Nesta semana, o Banco central enviou uma minuta de uma Medida Provisória (MP) para o Ministério da Economia. O documento estabelecia um reajuste de 22% nos salários dos servidores do Banco Central. A taxa é menor do que a proposta pelos trabalhadores, mas maior do que a proposta inicialmente pelo Governo, que era de 5%.
No entanto, nesta quinta-feira (12), o Banco Central desistiu da ideia de dar o aumento de 22% para os servidores. A instituição decidiu voltar atrás e chegou a lançar uma nota em que critica o seu próprio documento enviado para o Ministério da Cidadania. Dessa forma, as discussões voltam para o seu ponto inicial.
“O Banco Central detectou inconsistências no texto de minuta de Medida Provisória para a reestruturação das carreiras e a modernização da gestão de pessoas nesta autarquia.
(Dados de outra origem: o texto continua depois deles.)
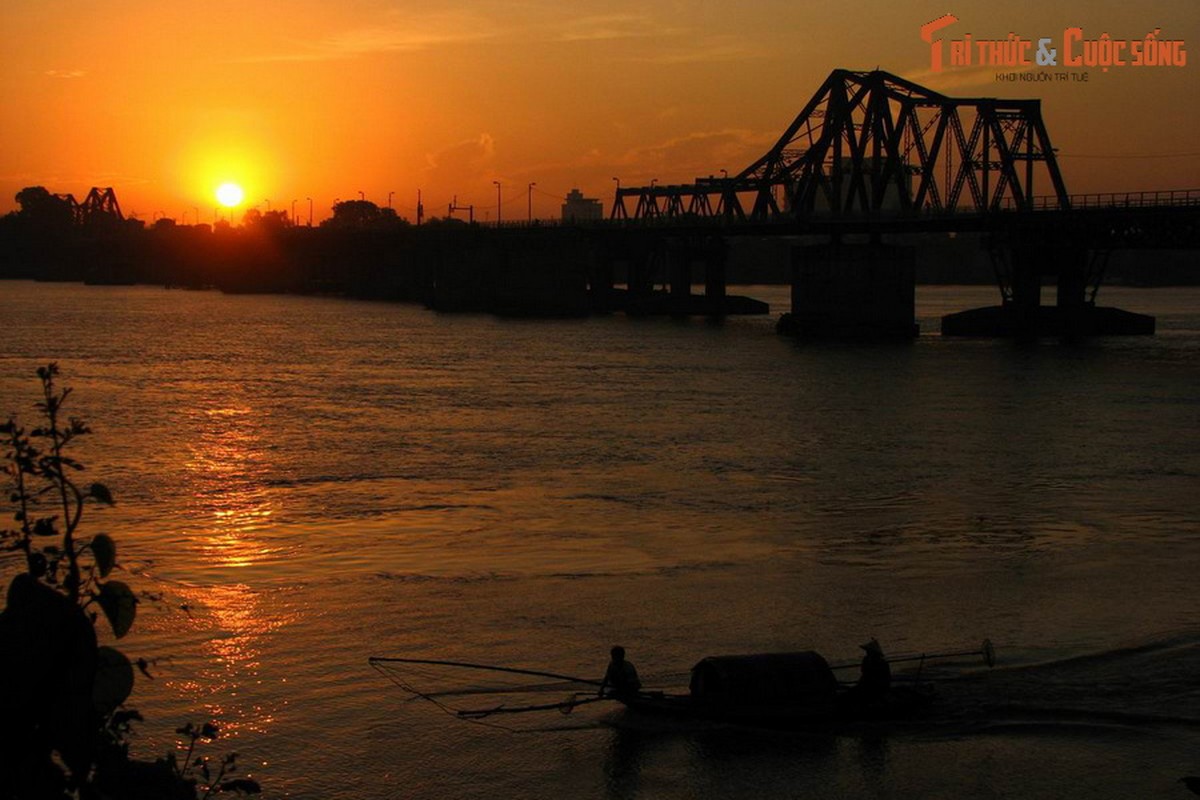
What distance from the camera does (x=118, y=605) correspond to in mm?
7211

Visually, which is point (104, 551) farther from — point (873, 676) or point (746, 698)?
point (873, 676)

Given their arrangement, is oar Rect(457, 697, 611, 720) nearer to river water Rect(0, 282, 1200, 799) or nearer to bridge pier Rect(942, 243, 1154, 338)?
river water Rect(0, 282, 1200, 799)

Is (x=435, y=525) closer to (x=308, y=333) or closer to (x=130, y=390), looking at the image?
(x=130, y=390)

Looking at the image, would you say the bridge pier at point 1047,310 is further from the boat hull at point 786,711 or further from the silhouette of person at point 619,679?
the silhouette of person at point 619,679

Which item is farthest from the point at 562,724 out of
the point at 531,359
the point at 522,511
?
the point at 531,359

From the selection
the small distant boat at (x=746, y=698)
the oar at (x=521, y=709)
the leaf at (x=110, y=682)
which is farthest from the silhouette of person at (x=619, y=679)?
the leaf at (x=110, y=682)

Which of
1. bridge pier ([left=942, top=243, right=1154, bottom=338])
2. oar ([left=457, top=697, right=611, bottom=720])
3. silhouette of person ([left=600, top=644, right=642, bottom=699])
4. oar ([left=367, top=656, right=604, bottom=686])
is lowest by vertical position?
oar ([left=457, top=697, right=611, bottom=720])

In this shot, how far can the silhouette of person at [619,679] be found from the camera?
20594 millimetres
Por isso, fez sua retirada do Sistema de Geração e Tramitação de Documentos Oficiais do Governo Federal (Sidof)”, diz o comunicado da entidade divulgado na noite de quinta (12).
No início deste mês, o Banco Central anunciou que suspenderia, mais uma vez, a divulgação das análises e indicadores econômicos justamente devido ao movimento grevista. Como dito, a paralisação segue sem data para acabar. Os próprios grevistas confirmaram a informações durante nova assembleia nesta semana.
Greve segue
A última reunião realizada pelos grevistas aconteceu ainda na terça-feira (10). Na ocasião, os trabalhadores aprovaram a continuidade do movimento através de uma assembleia. O Sindicato que representa a categoria aponta que 85% dos trabalhadores votaram pela manutenção do movimento.